Required task — Pick out every line of the records below that contains the string "pixels". Case counts.

--- begin Stored data ---

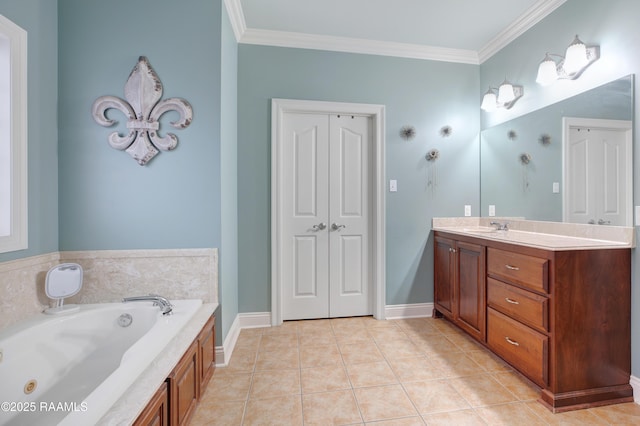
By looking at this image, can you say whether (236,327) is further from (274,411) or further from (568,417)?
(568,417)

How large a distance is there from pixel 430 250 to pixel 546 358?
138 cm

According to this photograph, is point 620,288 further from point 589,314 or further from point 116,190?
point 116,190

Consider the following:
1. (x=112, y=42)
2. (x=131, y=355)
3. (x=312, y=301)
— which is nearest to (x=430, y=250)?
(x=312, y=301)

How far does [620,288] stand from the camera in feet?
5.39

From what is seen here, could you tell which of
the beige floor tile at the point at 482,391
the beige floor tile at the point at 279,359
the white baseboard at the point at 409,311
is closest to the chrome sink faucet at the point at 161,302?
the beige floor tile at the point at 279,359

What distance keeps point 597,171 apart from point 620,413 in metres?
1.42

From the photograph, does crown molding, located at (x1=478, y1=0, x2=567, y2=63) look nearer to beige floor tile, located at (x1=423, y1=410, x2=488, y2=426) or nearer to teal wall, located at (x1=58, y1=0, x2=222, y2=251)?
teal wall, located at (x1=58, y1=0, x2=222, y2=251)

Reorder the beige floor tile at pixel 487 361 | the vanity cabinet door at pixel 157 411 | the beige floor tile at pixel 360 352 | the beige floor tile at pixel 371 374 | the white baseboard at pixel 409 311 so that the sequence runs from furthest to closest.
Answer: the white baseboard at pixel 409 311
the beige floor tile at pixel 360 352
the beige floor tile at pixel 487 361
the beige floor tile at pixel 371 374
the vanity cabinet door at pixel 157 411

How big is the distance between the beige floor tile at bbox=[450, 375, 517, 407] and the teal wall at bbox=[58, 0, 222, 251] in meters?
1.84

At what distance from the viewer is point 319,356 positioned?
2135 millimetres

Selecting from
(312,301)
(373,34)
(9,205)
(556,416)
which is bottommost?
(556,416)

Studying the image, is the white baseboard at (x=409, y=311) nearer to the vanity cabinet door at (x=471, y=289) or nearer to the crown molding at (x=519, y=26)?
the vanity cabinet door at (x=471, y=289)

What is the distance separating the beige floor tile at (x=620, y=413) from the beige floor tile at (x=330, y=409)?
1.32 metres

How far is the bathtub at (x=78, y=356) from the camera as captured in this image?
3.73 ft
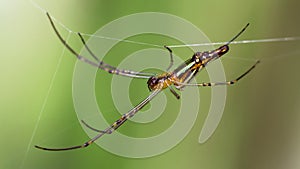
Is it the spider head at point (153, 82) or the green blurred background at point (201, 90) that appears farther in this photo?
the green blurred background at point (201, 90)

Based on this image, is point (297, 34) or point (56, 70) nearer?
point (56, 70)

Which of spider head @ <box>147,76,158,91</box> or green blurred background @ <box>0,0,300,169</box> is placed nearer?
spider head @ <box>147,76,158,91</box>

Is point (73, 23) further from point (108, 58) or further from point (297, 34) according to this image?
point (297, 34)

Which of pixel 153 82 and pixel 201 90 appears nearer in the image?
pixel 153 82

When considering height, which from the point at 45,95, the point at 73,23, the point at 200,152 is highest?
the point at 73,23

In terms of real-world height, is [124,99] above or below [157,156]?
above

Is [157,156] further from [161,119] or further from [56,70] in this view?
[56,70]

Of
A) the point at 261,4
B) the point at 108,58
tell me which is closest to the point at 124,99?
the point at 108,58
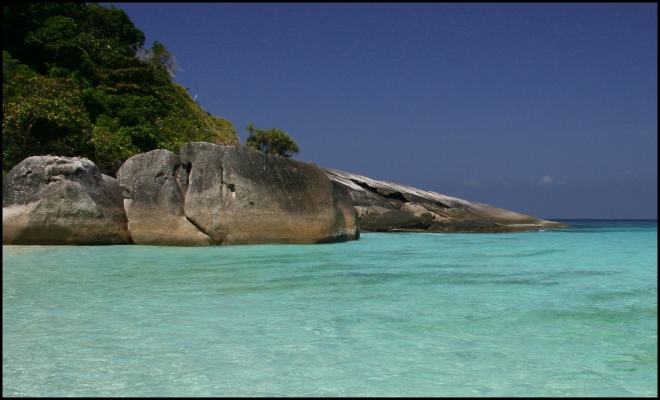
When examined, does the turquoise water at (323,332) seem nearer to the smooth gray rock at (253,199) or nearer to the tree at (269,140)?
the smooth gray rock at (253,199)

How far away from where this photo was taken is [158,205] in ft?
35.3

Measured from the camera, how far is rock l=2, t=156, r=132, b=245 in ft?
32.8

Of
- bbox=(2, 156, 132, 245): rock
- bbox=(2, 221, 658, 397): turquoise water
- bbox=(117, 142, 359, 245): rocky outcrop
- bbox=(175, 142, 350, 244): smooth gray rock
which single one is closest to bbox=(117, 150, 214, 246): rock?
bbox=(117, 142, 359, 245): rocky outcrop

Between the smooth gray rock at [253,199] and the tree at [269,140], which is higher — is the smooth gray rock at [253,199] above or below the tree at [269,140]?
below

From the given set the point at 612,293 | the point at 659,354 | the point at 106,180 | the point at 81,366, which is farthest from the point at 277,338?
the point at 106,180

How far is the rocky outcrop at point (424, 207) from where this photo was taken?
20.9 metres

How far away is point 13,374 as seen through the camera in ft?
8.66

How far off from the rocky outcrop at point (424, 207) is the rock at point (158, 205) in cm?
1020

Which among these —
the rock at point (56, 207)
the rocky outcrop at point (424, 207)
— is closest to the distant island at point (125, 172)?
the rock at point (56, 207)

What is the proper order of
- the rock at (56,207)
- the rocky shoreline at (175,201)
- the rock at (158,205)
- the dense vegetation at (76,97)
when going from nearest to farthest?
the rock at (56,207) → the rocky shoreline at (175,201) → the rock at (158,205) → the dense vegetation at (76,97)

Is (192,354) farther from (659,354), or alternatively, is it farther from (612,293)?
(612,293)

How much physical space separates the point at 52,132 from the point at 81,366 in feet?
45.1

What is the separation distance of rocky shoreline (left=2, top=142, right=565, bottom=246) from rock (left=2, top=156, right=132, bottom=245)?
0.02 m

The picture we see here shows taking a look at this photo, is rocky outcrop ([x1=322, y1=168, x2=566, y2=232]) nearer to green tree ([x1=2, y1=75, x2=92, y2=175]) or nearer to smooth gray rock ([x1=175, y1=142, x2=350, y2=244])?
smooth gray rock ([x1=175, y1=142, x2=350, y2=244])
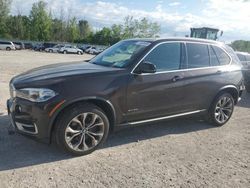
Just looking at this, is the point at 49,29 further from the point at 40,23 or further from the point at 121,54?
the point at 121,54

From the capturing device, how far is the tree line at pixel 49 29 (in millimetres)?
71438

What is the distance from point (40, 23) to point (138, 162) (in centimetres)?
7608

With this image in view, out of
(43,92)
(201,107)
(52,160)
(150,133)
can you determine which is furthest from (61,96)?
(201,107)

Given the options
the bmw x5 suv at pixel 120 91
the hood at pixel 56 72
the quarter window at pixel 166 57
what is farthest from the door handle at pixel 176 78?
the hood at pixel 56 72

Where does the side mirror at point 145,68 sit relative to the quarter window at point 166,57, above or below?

--- end Stored data ---
--- begin Stored data ---

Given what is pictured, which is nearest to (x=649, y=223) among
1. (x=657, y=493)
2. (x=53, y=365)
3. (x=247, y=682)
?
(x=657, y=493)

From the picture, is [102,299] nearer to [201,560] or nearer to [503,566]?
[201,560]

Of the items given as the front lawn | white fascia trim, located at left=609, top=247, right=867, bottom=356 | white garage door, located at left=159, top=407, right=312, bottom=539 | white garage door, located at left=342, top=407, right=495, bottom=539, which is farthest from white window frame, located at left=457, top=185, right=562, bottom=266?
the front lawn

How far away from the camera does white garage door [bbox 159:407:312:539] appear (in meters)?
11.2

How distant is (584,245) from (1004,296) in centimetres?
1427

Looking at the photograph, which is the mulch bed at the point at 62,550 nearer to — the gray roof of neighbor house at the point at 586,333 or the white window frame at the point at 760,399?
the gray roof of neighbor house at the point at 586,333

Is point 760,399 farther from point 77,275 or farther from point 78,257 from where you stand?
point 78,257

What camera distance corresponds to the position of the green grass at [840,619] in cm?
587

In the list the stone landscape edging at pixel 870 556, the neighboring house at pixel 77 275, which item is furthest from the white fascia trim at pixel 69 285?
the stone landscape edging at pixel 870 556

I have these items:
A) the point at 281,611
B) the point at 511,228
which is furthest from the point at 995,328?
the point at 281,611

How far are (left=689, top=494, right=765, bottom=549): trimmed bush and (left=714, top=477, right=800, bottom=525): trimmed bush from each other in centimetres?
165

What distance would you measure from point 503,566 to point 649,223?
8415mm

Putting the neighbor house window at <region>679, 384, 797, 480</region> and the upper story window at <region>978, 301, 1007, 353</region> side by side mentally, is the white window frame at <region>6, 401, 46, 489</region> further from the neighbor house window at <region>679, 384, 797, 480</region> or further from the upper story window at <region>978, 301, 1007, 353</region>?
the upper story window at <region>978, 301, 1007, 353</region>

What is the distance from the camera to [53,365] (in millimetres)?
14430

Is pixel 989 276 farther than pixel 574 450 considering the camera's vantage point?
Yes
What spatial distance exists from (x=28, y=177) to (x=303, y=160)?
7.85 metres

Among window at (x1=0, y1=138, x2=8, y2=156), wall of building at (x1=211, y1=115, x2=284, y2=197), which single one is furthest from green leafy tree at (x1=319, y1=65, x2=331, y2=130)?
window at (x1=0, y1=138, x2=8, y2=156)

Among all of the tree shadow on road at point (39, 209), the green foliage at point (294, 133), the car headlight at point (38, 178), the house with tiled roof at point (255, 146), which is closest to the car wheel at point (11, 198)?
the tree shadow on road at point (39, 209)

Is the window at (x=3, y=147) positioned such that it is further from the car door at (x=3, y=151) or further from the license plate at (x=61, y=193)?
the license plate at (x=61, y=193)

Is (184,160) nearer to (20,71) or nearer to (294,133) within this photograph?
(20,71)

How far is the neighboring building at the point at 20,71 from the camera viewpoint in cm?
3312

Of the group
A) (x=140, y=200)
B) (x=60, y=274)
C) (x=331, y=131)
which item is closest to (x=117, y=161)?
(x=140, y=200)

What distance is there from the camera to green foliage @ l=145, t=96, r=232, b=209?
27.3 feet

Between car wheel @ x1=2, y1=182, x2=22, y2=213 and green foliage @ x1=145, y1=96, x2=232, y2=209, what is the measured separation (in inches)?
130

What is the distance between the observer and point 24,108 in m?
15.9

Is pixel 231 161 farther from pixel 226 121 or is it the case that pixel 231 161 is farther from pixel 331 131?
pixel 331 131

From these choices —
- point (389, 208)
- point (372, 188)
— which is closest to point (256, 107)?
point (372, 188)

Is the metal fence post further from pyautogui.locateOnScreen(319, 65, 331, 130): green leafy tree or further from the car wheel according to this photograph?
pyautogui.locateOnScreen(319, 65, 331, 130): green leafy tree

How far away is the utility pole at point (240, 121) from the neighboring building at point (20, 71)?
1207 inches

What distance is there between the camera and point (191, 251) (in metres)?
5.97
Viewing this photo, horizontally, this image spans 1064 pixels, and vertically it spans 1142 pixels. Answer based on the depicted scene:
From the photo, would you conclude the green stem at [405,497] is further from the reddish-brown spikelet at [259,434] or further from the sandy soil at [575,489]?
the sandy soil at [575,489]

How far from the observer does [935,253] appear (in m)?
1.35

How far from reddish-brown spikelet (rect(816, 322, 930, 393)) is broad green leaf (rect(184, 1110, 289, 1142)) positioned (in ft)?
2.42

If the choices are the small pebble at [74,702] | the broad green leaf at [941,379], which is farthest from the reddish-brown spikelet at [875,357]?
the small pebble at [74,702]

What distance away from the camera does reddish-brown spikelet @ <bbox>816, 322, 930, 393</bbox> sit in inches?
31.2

--- end Stored data ---
--- begin Stored data ---

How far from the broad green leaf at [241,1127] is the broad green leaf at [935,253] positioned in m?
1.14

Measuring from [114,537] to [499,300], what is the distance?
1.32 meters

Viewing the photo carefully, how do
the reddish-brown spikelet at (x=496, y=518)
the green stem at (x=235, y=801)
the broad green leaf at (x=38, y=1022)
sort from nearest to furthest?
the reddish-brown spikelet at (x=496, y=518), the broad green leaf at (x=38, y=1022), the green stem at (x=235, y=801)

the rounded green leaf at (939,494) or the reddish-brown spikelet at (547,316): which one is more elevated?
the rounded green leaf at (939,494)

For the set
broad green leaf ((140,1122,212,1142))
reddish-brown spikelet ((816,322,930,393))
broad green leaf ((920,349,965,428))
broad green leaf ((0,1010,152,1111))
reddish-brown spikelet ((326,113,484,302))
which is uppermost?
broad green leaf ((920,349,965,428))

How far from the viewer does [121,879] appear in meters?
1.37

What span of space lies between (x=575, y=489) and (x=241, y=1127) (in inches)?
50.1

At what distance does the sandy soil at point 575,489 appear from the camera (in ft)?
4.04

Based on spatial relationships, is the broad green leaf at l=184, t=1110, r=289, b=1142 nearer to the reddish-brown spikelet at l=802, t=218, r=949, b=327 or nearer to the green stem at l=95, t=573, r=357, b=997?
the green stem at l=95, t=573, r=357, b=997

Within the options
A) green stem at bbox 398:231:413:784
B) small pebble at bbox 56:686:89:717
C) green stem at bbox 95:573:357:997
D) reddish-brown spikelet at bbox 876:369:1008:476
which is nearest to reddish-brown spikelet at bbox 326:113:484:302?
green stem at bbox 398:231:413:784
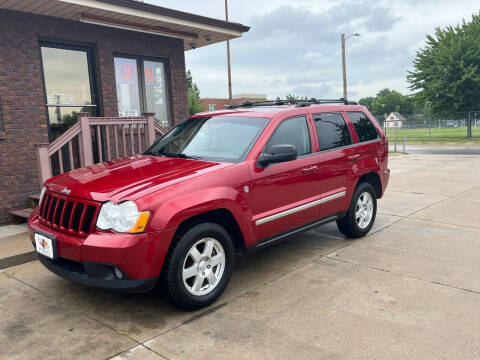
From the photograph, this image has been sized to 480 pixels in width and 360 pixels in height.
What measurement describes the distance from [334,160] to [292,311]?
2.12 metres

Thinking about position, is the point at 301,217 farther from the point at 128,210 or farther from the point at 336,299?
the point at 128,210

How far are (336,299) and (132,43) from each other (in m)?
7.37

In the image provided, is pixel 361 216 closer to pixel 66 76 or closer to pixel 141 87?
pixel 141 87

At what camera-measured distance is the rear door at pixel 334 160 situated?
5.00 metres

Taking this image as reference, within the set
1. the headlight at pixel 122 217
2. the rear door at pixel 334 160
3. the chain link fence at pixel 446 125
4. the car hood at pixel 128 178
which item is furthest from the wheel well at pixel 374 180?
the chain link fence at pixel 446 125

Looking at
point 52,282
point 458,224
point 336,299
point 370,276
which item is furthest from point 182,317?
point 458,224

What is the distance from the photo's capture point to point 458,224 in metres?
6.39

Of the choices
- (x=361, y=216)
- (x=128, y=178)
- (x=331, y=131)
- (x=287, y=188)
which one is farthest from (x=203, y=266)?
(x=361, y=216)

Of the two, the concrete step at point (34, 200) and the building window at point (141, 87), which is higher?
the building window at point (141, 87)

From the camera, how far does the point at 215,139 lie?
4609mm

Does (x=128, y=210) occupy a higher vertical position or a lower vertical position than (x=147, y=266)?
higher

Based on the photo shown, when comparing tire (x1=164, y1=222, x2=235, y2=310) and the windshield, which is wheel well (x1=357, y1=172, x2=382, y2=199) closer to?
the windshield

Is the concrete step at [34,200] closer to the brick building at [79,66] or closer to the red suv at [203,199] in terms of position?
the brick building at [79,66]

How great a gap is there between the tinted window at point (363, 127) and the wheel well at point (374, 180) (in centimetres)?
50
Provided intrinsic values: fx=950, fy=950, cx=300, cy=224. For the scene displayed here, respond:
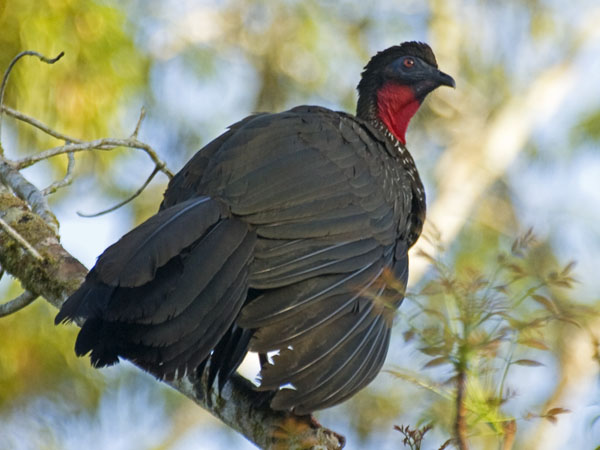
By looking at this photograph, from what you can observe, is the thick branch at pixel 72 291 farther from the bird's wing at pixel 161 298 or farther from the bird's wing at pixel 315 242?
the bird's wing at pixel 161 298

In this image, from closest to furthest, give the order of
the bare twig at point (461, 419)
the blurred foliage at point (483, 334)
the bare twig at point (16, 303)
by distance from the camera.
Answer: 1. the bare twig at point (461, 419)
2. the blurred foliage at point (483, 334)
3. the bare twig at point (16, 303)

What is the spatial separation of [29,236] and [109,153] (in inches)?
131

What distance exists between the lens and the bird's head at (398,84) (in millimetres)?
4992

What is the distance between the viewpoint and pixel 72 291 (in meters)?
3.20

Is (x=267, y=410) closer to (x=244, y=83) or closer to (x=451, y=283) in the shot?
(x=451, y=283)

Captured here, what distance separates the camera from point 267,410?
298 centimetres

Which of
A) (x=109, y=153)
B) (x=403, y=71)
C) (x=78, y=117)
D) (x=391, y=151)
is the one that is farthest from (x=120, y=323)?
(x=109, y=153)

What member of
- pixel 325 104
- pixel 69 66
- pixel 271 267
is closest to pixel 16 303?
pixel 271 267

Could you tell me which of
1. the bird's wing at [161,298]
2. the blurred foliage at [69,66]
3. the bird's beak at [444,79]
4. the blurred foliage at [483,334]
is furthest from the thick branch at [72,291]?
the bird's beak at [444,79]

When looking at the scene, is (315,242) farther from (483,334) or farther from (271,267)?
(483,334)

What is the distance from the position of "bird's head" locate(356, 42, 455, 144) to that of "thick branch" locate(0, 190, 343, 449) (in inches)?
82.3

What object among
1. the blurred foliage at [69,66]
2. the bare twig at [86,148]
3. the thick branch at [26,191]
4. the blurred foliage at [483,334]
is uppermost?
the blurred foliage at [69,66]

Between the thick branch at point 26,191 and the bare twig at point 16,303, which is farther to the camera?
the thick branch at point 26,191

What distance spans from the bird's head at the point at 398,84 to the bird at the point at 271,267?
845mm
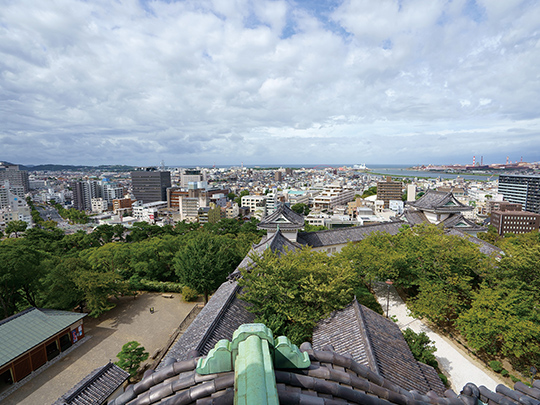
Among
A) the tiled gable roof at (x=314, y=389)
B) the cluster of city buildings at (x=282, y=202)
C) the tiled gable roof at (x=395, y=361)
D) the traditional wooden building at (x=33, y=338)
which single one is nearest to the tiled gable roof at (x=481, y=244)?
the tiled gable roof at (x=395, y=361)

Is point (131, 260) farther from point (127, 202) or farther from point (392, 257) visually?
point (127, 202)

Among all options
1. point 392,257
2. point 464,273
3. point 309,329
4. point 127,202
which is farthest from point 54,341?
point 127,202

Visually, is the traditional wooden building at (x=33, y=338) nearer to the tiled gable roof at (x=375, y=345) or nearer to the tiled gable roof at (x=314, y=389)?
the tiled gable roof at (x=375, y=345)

--- end Stored data ---

Task solution —
Viewing this photo, horizontally, this image spans 1064 pixels, and vertically it spans 1142 pixels. Answer based on the depicted scene:
From the photograph, this image has been sized to 480 pixels in width and 360 pixels in height.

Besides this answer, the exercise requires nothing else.